■ Records supplied:

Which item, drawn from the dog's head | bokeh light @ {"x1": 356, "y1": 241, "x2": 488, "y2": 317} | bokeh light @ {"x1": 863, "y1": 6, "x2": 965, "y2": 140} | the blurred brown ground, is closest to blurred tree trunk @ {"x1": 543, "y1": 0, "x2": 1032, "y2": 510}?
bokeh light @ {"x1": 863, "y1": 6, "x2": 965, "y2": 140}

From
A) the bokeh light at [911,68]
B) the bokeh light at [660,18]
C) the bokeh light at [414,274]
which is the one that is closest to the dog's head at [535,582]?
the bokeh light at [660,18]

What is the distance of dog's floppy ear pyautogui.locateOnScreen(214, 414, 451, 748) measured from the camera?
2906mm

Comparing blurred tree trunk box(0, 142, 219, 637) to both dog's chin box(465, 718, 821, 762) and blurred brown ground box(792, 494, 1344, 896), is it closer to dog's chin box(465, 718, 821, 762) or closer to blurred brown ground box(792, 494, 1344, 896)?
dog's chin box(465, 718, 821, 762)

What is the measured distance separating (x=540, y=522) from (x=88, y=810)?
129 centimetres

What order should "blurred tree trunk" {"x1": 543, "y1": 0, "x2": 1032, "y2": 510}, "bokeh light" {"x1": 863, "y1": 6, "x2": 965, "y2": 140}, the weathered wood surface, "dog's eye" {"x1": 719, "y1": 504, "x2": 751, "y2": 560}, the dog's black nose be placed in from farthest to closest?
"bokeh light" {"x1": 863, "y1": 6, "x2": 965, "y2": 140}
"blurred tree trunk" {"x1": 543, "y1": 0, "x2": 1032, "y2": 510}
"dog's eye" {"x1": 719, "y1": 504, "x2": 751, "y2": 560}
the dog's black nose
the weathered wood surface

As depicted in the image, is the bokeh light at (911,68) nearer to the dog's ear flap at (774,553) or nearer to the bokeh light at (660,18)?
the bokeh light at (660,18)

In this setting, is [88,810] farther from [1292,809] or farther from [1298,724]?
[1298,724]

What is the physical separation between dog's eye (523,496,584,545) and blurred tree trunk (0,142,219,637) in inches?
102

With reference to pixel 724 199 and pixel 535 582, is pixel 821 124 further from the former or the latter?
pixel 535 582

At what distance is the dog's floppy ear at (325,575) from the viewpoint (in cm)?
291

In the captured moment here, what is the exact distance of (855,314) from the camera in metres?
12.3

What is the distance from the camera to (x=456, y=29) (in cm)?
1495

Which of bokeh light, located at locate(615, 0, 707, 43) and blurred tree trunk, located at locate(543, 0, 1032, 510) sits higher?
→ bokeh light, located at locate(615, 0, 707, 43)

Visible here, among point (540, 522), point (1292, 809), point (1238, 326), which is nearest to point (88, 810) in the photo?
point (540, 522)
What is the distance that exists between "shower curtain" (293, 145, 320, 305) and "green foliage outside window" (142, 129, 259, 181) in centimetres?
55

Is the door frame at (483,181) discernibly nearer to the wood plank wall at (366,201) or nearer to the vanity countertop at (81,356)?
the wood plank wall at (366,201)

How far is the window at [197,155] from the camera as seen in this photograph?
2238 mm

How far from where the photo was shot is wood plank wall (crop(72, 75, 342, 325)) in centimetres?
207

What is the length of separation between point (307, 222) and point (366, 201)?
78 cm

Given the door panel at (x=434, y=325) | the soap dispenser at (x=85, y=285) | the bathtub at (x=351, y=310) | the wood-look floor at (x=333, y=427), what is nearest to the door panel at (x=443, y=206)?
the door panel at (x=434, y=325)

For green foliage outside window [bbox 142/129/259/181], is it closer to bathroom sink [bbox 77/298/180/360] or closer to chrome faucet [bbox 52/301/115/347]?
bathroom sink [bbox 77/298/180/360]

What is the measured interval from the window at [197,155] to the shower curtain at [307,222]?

■ Brief: Return each entry from the material above exactly as it appears.

■ Worked solution:
Which item, drawn from the dog's head | bokeh light @ {"x1": 356, "y1": 241, "x2": 488, "y2": 317} | bokeh light @ {"x1": 863, "y1": 6, "x2": 965, "y2": 140} | the blurred brown ground, is closest to blurred tree trunk @ {"x1": 543, "y1": 0, "x2": 1032, "y2": 510}?
bokeh light @ {"x1": 863, "y1": 6, "x2": 965, "y2": 140}

From
A) the bokeh light at [911,68]
B) the bokeh light at [660,18]
C) the bokeh light at [414,274]
which is the one that is closest to the dog's head at [535,582]?
the bokeh light at [660,18]

What is the distance of dog's floppy ear pyautogui.locateOnScreen(214, 414, 451, 748) measured from the camera?
2906mm

Comparing blurred tree trunk box(0, 142, 219, 637) to both dog's chin box(465, 718, 821, 762) and blurred brown ground box(792, 494, 1344, 896), is it closer to dog's chin box(465, 718, 821, 762) or closer to blurred brown ground box(792, 494, 1344, 896)?
dog's chin box(465, 718, 821, 762)

What is the measured distance separating (x=540, y=522) from (x=88, y=810)?
129 centimetres

What order should "blurred tree trunk" {"x1": 543, "y1": 0, "x2": 1032, "y2": 510}, "bokeh light" {"x1": 863, "y1": 6, "x2": 965, "y2": 140}, the weathered wood surface, "dog's eye" {"x1": 719, "y1": 504, "x2": 751, "y2": 560}, the dog's black nose be placed in from farthest to closest?
"bokeh light" {"x1": 863, "y1": 6, "x2": 965, "y2": 140}
"blurred tree trunk" {"x1": 543, "y1": 0, "x2": 1032, "y2": 510}
"dog's eye" {"x1": 719, "y1": 504, "x2": 751, "y2": 560}
the dog's black nose
the weathered wood surface

As depicted in the image, is the bokeh light at (911,68) nearer to the dog's ear flap at (774,553) or nearer to the bokeh light at (660,18)?
the bokeh light at (660,18)

In this setting, is [88,810] farther from [1292,809] or farther from [1298,724]?
[1298,724]

What is the physical separation between dog's eye (523,496,584,545) and blurred tree trunk (0,142,219,637) in inches?
102

With reference to pixel 724 199 and pixel 535 582, is pixel 821 124 further from the former or the latter?
pixel 535 582

At what distance is the dog's floppy ear at (325,575) from the viewpoint (in cm)?
291

In the captured moment here, what is the exact distance of (855,314) from the camera in metres?
12.3

What is the distance from the camera to (x=456, y=29) (in cm)?
1495

Which of bokeh light, located at locate(615, 0, 707, 43) and blurred tree trunk, located at locate(543, 0, 1032, 510) sits higher?
→ bokeh light, located at locate(615, 0, 707, 43)

Visible here, among point (540, 522), point (1292, 809), point (1238, 326), which is nearest to point (88, 810) in the photo?
point (540, 522)
What is the distance that exists between "shower curtain" (293, 145, 320, 305) and "green foliage outside window" (142, 129, 259, 181) in centimetres?
55

Is the door frame at (483,181) discernibly nearer to the wood plank wall at (366,201) or nearer to the vanity countertop at (81,356)?
the wood plank wall at (366,201)

How far is the window at [197,155] from the camera as seen in this photograph?
2238 mm

How far from where the photo was shot is wood plank wall (crop(72, 75, 342, 325)) in centimetres?
207

What is the length of separation between point (307, 222) and point (366, 201)?
78 cm

Given the door panel at (x=434, y=325) | the soap dispenser at (x=85, y=285) | the bathtub at (x=351, y=310) | the wood-look floor at (x=333, y=427), what is nearest to the door panel at (x=443, y=206)?
the door panel at (x=434, y=325)

For green foliage outside window [bbox 142/129/259/181], is it closer to bathroom sink [bbox 77/298/180/360] or closer to chrome faucet [bbox 52/301/115/347]?
bathroom sink [bbox 77/298/180/360]

What is the measured interval from the window at [197,155] to the shower curtain at [307,222]?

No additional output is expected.